RECORDS SUPPLIED:
- - - - -
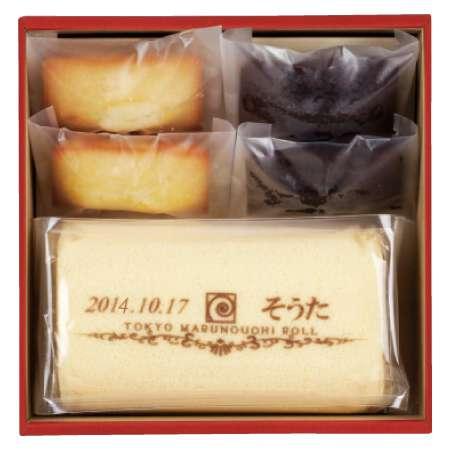 たまひよSHOP【送料無料】東京丸の内ロール 名入れロールケーキとフィナンシェのセット たまひよSHOP・たまひよの内祝い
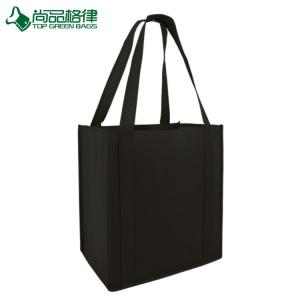China Promotional Cheap Eco-Friendly Non Woven Bag/Promotion Cheap PP Non Woven Fabric Carrier Custom Shopping Bags on sale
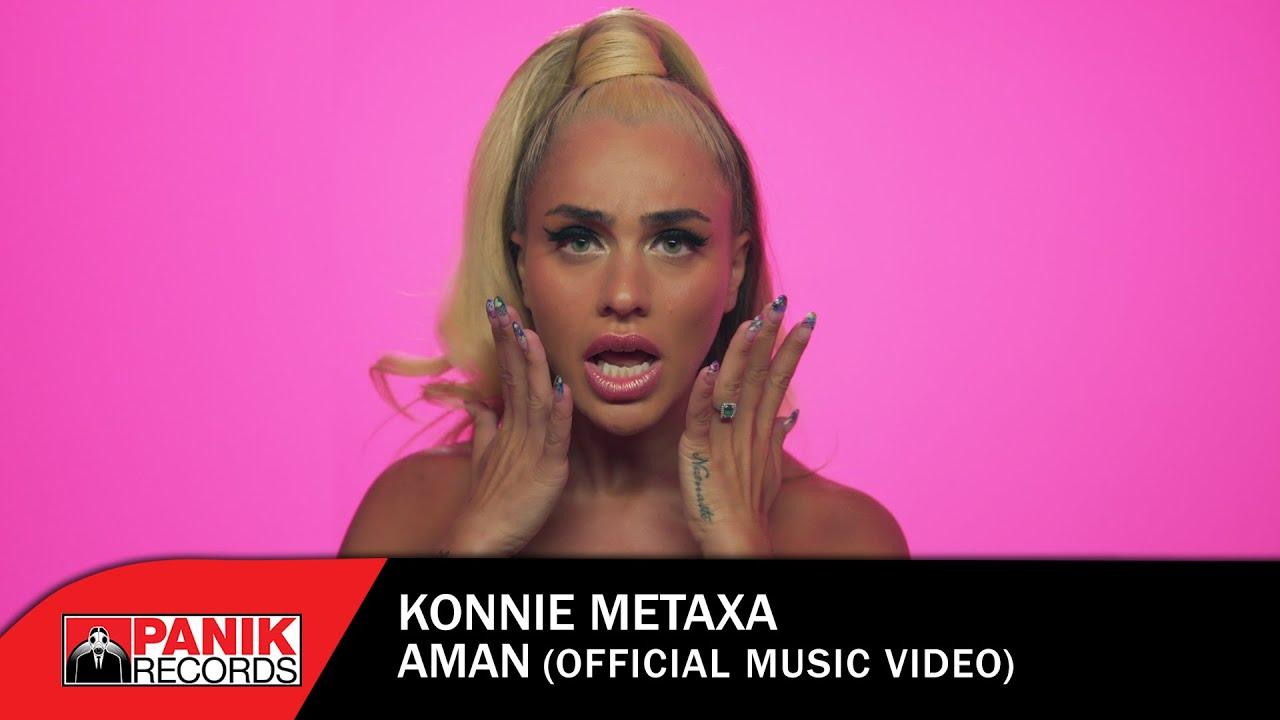 Konnie Metaxa - AMAN - Official Music Video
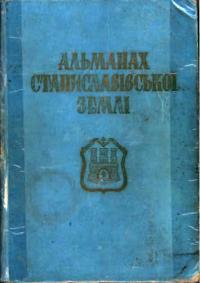 book-15220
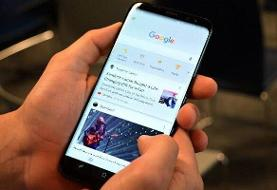 جستجو با اسکرینشات به زودی در گوگل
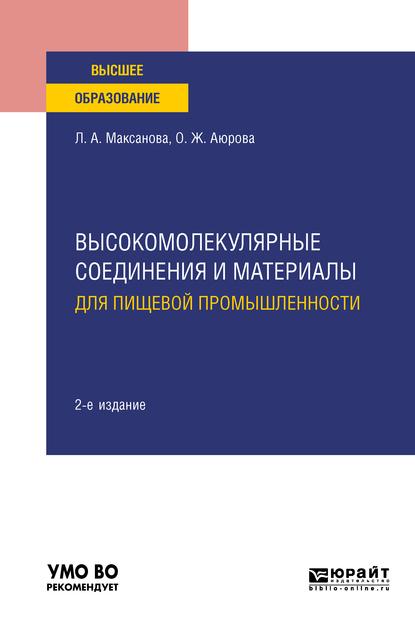 Высокомолекулярные соединения и материалы для пищевой промышленности 2-е изд. Учебное пособие для вузов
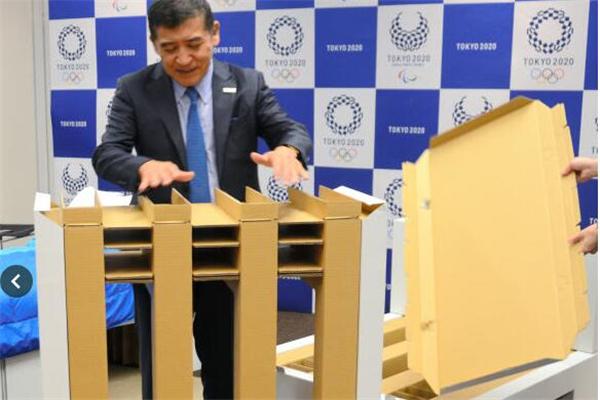 奥运村,纸板,东京奥运村用纸板做床,东京奥运会,日本东京奥运会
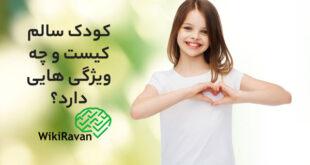 کودک سالم کیست و چه ویژگی هایی دارد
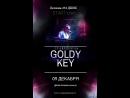 Goldy Key - Concert Hall Machine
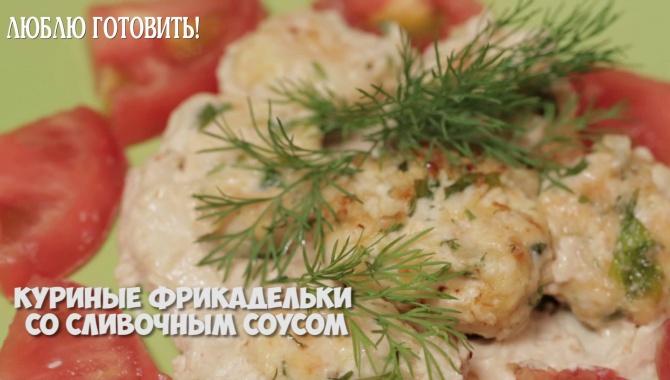 Куриные фрикадельки со сливочным соусом - Видео-рецепт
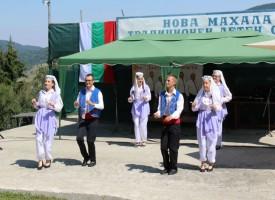 Посланикът на Мароко, депутати и кметове на общини  на празника на Нова махала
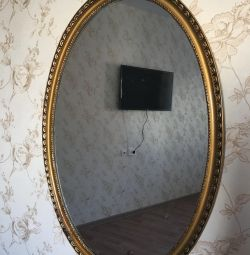 Selling mirror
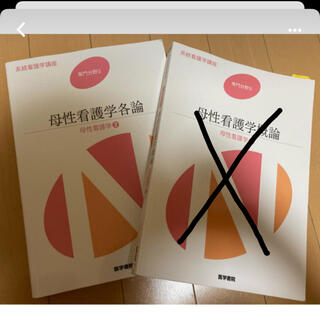 医学書院 母性各論13販(健康/医学)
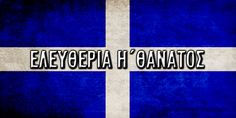 Greek Flag, Visit Turkey, Chios, Greek History, Molon Labe, Greek Culture, Greek Life, Ancient Greece, Countries Of The World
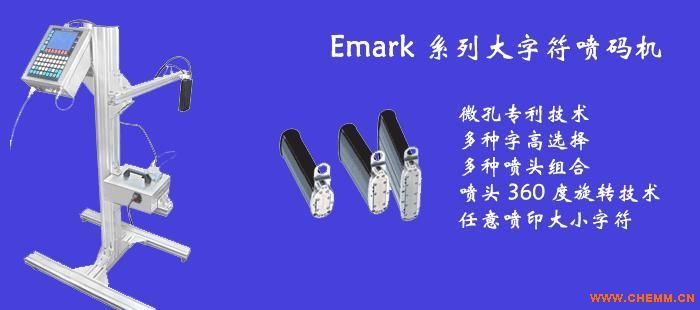 大字符喷码机 钢管,化工,水泥,外包装箱,大喷头,上海喷码机厂家
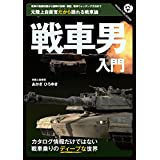 Tank Man: Only Tank Man can Talk About Tank Man (Japanese Edition)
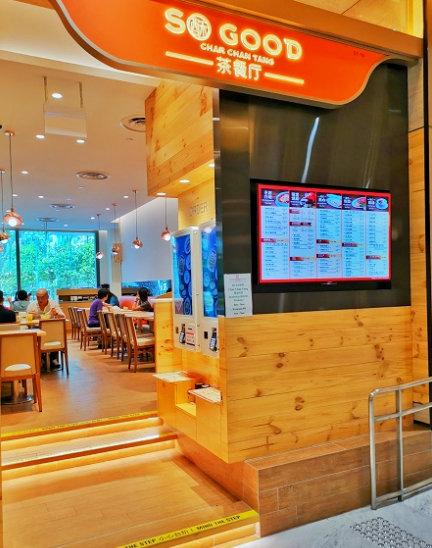 So Good Char Chan Tang - Hong Kong Food in Singapore - TripleOne Somerset.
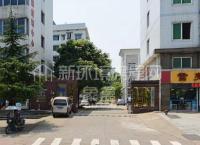 长沙县疾病控制中心单位房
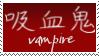 vampire kanji stamp by peterdawes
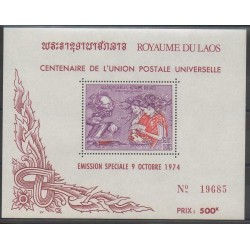 Laos - 1974 - No BF46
- - - - -
TASK TO COMPLETE: While skipping the pictures, transcribe the data above from the line showing "医学書院 母性各論13販(健康/医学)" through the line showing "Tank Man: Only", exactly and with both ends.

ANSWER AREA:
 医学書院 母性各論13販(健康/医学)
 Greek Flag, Visit Turkey, Chios, Greek History, Molon Labe, Greek Culture, Greek Life, Ancient Greece, Countries Of The World
 大字符喷码机 钢管,化工,水泥,外包装箱,大喷头,上海喷码机厂家
 Tank Man: Only Tank Man can Talk About Tank Man (Japanese Edition)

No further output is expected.